I recently popped a hole in my crown on my back molar. this crown is just over a year old.
the dentist said he'd remove this one and order a replacement.
I'm really worried about the technique that may be employed to remove the existing crown.
I'm not a dentist but I imagine the process is drilling out the top of the crown and perhaps the edges and removing the old crown in pieces.
The alternative being just prying it off or some technique that uses way too much torque.
I found this waiver by one dentist...
What is the correct procedure for removing a crown that is new with what has probably very effective adhesive?
Submitted: 1 year ago.
Category: Dental
Expert:  Just Dental Truths! replied 1 year ago.

A very good and thoughtful question of concern...

I've removed quite a few crowns for various reasons. Generally, they tend to often essentially pop off literally, or are easily removed with a crown removing tool that looks like some forceps (essentially they look similar to pliers one may use around the house). If the tooth has had a root canal, you may not need numbing, will depend on the Dentist. If no root canal has been previously performed - I'd suggest you be numbed however.

I don't want to make this seem complex however, as it isn't at all. I feel, from reading your thread above that you deem it to possibly be possibly overwhelming, etc. Also, the "Informed Consent" from the Dental Office is doing what all informed consents do - write it up as legal as possible and sometimes accidentally scare you, while making the procedure seem difficult.

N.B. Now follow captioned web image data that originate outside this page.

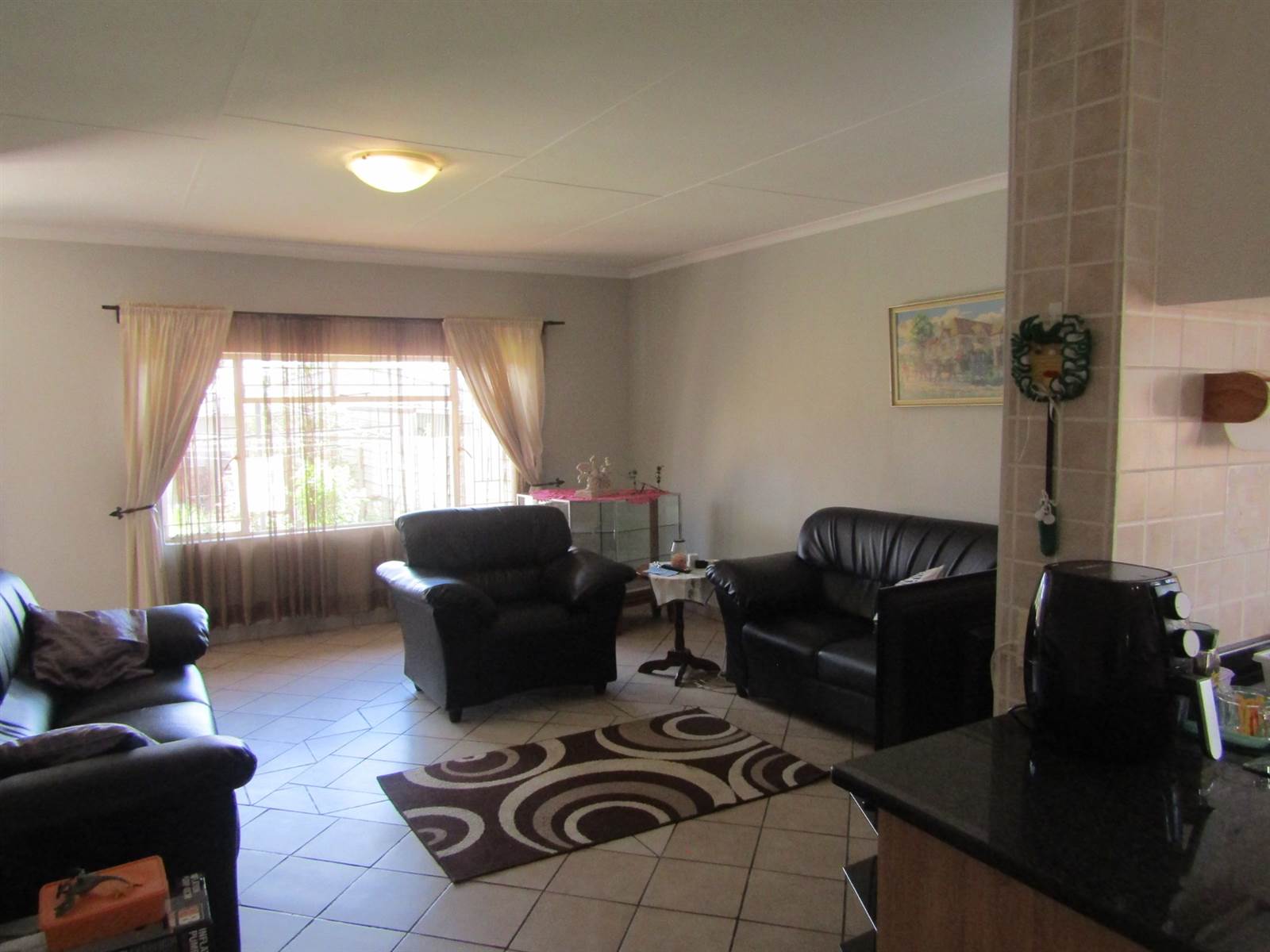 6 Bed House in Krugersdorp West photo number 17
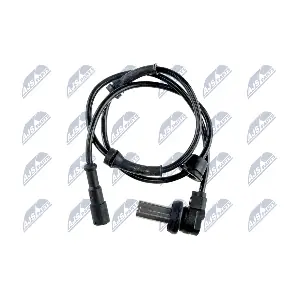 HCA-AU-000 NTY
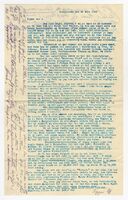 NAHA norgesbrev p0543 01352.jpg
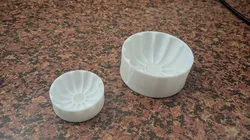 Baozi Dumplings Mold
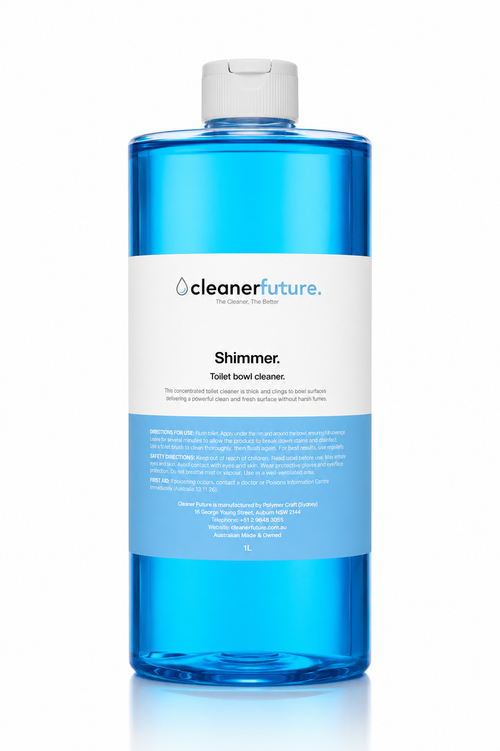 Shimmer 1L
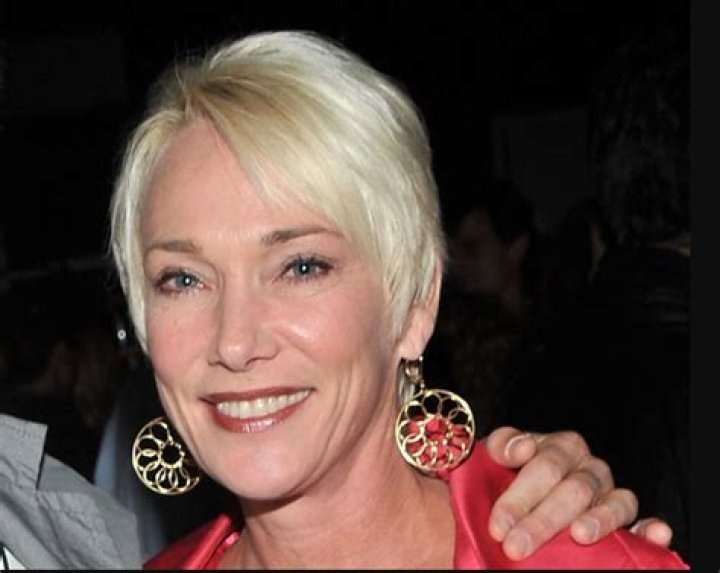 Lisa Hagan Height, Age, Boyfriend, Biography, Wiki, Net Worth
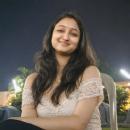 Maggi S. photo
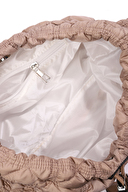 Shefame Kadın Çanta 25YSF269OY25103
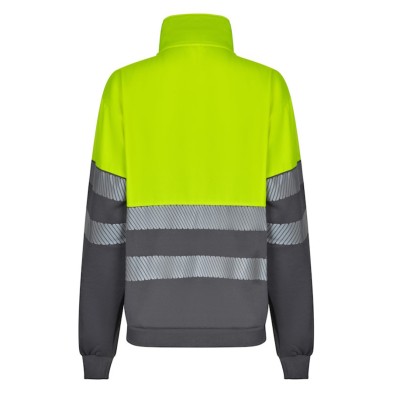 Sudadera A.V. Velilla 305703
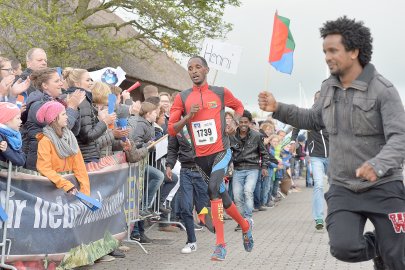 Georg Diettrich gewinnt 35. Ossiloop - Bild 2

I'm not saying your Dentist's informed Consent is wrong. But it does accidentally, make the mere thought of having a crown removed sound a bit like passing a kidney stone or something. In my years of Dentistry, I've never had a form for "Informed Consent" for a crown removal. And, I've never had any complications such as what one can read about from what you sent me in the informed Consent!

What would I do? Honestly, I'd not sweat this thing out! The chance that your Dentist will have a problem with your tooth's crown coming off - has got to be about 1 in 1,000 or more. I wanted to say 1 in 10,000, but definitely it is supremely rare. And, I've never actually heard of any real story of a crown removal problem!

Anyway, please feel free to write back if you have any further concerns, but I feel extremely confident that this will not be in any way a traumatic experience for you, as spoken from my personal experience at this Dentistry for 30 years. I wish you the best, ***** ***** this helps you Sir!!!